The Order Service publishes one OrderCreated event. Inventory and Notification each subscribe with their own queue, so both react independently.

flowchart TD
    Client["Client"]
    Order["Order Service"]
    EXorders.topic
    QI["inventory.queue"]
    QN["notification.queue"]
    Inv["Inventory Service"]
    Notif["Notification Service"]
    Client -->|"POST /orders"| Order
    Order -->|"publish order.created"| EX
    EX -->|"order.created"| QI
    EX -->|"order.created"| QN
    QI --> Inv
    QN --> Notif
    Inv -->|"publish stock.reserved"| EX
    EX -.->|"stock.reserved"| QN

Adding a fourth reaction (fraud checks, analytics) is a new service with its own queue bound to the exchange. The Order Service never changes.


3. Choreography vs orchestration

Two ways to coordinate a multi-step business process.

Choreography

Each service reacts to events and emits its own. There is no central coordinator; the flow emerges from the chain of events.

flowchart LR
    O["Order"] -->|OrderCreated| I["Inventory"]
    I -->|StockReserved| N["Notification"]
    I -->|StockReserved| S["Shipping"]
  • Strengths: maximum decoupling, easy to add reactions.
  • Weaknesses: the end-to-end flow is implicit and harder to trace across services.

Orchestration

A coordinator service issues commands and tracks progress.

flowchart TD
    Orch["Order Orchestrator"]
    Orch -->|ReserveStock| I["Inventory"]
    Orch -->|ChargePayment| P["Payment"]
    Orch -->|SendConfirmation| N["Notification"]
    I -.->|reply| Orch
    P -.->|reply| Orch
  • Strengths: the flow lives in one place and is explicit.
  • Weaknesses: the orchestrator is a coupling point and can become a bottleneck.

Use choreography for simple fan-out reactions and orchestration when a process has many ordered steps with compensation. The saga patterns in the next module apply to both.


4. Designing events that last

An event is a contract other teams depend on. Design for change:

  • Include a stable identity and a timestamp. An event id (for idempotency) and an occurredAt help consumers dedup and order.
  • Carry enough context, not the whole world. Include what consumers realistically need so they need not call back synchronously, but avoid dumping internal state.
  • Prefer additive change. Adding an optional field is safe; renaming or removing one is not.
  • Name in the past tense and keep the routing key stable (order.created).
public record OrderCreated(
        String eventId,        // for idempotency
        String orderId,
        String sku,
        int qty,
        Instant occurredAt,
        int schemaVersion) {}

5. Schema versioning

Consumers and producers deploy independently, so an event’s shape will change while old consumers still run. Strategies, from simplest:

  • Tolerant reader: consumers ignore unknown fields and tolerate missing optional ones. Configure the JSON converter to not fail on unknown properties. This handles most additive changes with no coordination.
  • Version field: carry schemaVersion in the payload so a consumer can branch when semantics change.
  • New routing key or exchange for breaking changes: publish order.created.v2 alongside order.created, letting old and new consumers coexist until the old one is retired.

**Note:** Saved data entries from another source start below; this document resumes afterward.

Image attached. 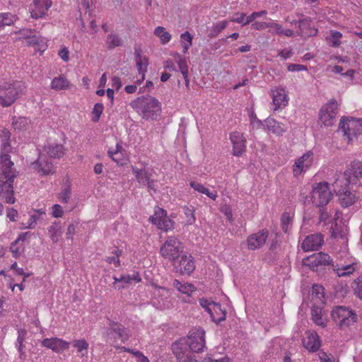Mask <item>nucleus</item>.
I'll return each instance as SVG.
<instances>
[{
	"mask_svg": "<svg viewBox=\"0 0 362 362\" xmlns=\"http://www.w3.org/2000/svg\"><path fill=\"white\" fill-rule=\"evenodd\" d=\"M34 31L35 30L23 28L19 30L18 31H15L14 33L21 35L17 40L24 39L26 40L33 33H34Z\"/></svg>",
	"mask_w": 362,
	"mask_h": 362,
	"instance_id": "nucleus-58",
	"label": "nucleus"
},
{
	"mask_svg": "<svg viewBox=\"0 0 362 362\" xmlns=\"http://www.w3.org/2000/svg\"><path fill=\"white\" fill-rule=\"evenodd\" d=\"M136 64L138 72L141 75V81H144L145 78V73L147 70V66L148 64V59L136 60Z\"/></svg>",
	"mask_w": 362,
	"mask_h": 362,
	"instance_id": "nucleus-49",
	"label": "nucleus"
},
{
	"mask_svg": "<svg viewBox=\"0 0 362 362\" xmlns=\"http://www.w3.org/2000/svg\"><path fill=\"white\" fill-rule=\"evenodd\" d=\"M185 339L192 352L201 353L206 348L205 331L201 327L193 328Z\"/></svg>",
	"mask_w": 362,
	"mask_h": 362,
	"instance_id": "nucleus-8",
	"label": "nucleus"
},
{
	"mask_svg": "<svg viewBox=\"0 0 362 362\" xmlns=\"http://www.w3.org/2000/svg\"><path fill=\"white\" fill-rule=\"evenodd\" d=\"M69 87V82L62 76L55 77L51 83V88L54 90L67 89Z\"/></svg>",
	"mask_w": 362,
	"mask_h": 362,
	"instance_id": "nucleus-45",
	"label": "nucleus"
},
{
	"mask_svg": "<svg viewBox=\"0 0 362 362\" xmlns=\"http://www.w3.org/2000/svg\"><path fill=\"white\" fill-rule=\"evenodd\" d=\"M113 279L115 288L118 290L125 288L127 285L132 282L139 283L141 281V278L138 272H134L132 274H123L119 278L113 276Z\"/></svg>",
	"mask_w": 362,
	"mask_h": 362,
	"instance_id": "nucleus-25",
	"label": "nucleus"
},
{
	"mask_svg": "<svg viewBox=\"0 0 362 362\" xmlns=\"http://www.w3.org/2000/svg\"><path fill=\"white\" fill-rule=\"evenodd\" d=\"M293 218V214L287 211L283 213L281 218V226L284 233H288L290 230V226L292 225Z\"/></svg>",
	"mask_w": 362,
	"mask_h": 362,
	"instance_id": "nucleus-43",
	"label": "nucleus"
},
{
	"mask_svg": "<svg viewBox=\"0 0 362 362\" xmlns=\"http://www.w3.org/2000/svg\"><path fill=\"white\" fill-rule=\"evenodd\" d=\"M269 232L262 229L257 233L250 235L247 238V247L250 250H255L261 248L266 243Z\"/></svg>",
	"mask_w": 362,
	"mask_h": 362,
	"instance_id": "nucleus-17",
	"label": "nucleus"
},
{
	"mask_svg": "<svg viewBox=\"0 0 362 362\" xmlns=\"http://www.w3.org/2000/svg\"><path fill=\"white\" fill-rule=\"evenodd\" d=\"M319 211V219L320 222H324L325 224L327 223V221L329 220L330 215L326 211L325 207H318Z\"/></svg>",
	"mask_w": 362,
	"mask_h": 362,
	"instance_id": "nucleus-59",
	"label": "nucleus"
},
{
	"mask_svg": "<svg viewBox=\"0 0 362 362\" xmlns=\"http://www.w3.org/2000/svg\"><path fill=\"white\" fill-rule=\"evenodd\" d=\"M216 303H214L212 300H209L206 298H201L199 299V304L200 305L204 308V310L209 314V313L211 311V308H213V305H214Z\"/></svg>",
	"mask_w": 362,
	"mask_h": 362,
	"instance_id": "nucleus-57",
	"label": "nucleus"
},
{
	"mask_svg": "<svg viewBox=\"0 0 362 362\" xmlns=\"http://www.w3.org/2000/svg\"><path fill=\"white\" fill-rule=\"evenodd\" d=\"M17 19V16L11 13H0V31L3 30L5 26L13 24Z\"/></svg>",
	"mask_w": 362,
	"mask_h": 362,
	"instance_id": "nucleus-41",
	"label": "nucleus"
},
{
	"mask_svg": "<svg viewBox=\"0 0 362 362\" xmlns=\"http://www.w3.org/2000/svg\"><path fill=\"white\" fill-rule=\"evenodd\" d=\"M213 322L219 323L226 320V311L222 309L221 306L218 303H215L211 308V311L209 313Z\"/></svg>",
	"mask_w": 362,
	"mask_h": 362,
	"instance_id": "nucleus-34",
	"label": "nucleus"
},
{
	"mask_svg": "<svg viewBox=\"0 0 362 362\" xmlns=\"http://www.w3.org/2000/svg\"><path fill=\"white\" fill-rule=\"evenodd\" d=\"M73 346L76 349L77 352L81 354V357L86 356L89 344L84 339H75L72 341Z\"/></svg>",
	"mask_w": 362,
	"mask_h": 362,
	"instance_id": "nucleus-40",
	"label": "nucleus"
},
{
	"mask_svg": "<svg viewBox=\"0 0 362 362\" xmlns=\"http://www.w3.org/2000/svg\"><path fill=\"white\" fill-rule=\"evenodd\" d=\"M47 234L52 243H57L61 238L63 230L60 221H54L47 228Z\"/></svg>",
	"mask_w": 362,
	"mask_h": 362,
	"instance_id": "nucleus-31",
	"label": "nucleus"
},
{
	"mask_svg": "<svg viewBox=\"0 0 362 362\" xmlns=\"http://www.w3.org/2000/svg\"><path fill=\"white\" fill-rule=\"evenodd\" d=\"M352 288L354 294L359 298L362 299V276H358L354 280Z\"/></svg>",
	"mask_w": 362,
	"mask_h": 362,
	"instance_id": "nucleus-52",
	"label": "nucleus"
},
{
	"mask_svg": "<svg viewBox=\"0 0 362 362\" xmlns=\"http://www.w3.org/2000/svg\"><path fill=\"white\" fill-rule=\"evenodd\" d=\"M324 298V288L320 285L315 284L313 286L312 299H318L321 302V304L324 305L325 303L322 301Z\"/></svg>",
	"mask_w": 362,
	"mask_h": 362,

Caution: Never make a breaking change to an event in place. Add a new version and migrate consumers, then retire the old one. Recall the trusted-packages type mapping from First Producer and Consumer; versioning and mapping together keep producers and consumers decoupled.


Checkpoint

You should now be able to:

  • Choose between an event and a command for an interaction.
  • Decide between choreography and orchestration.
  • Design an event payload with identity, context, and a version.
  • Evolve an event schema without breaking existing consumers.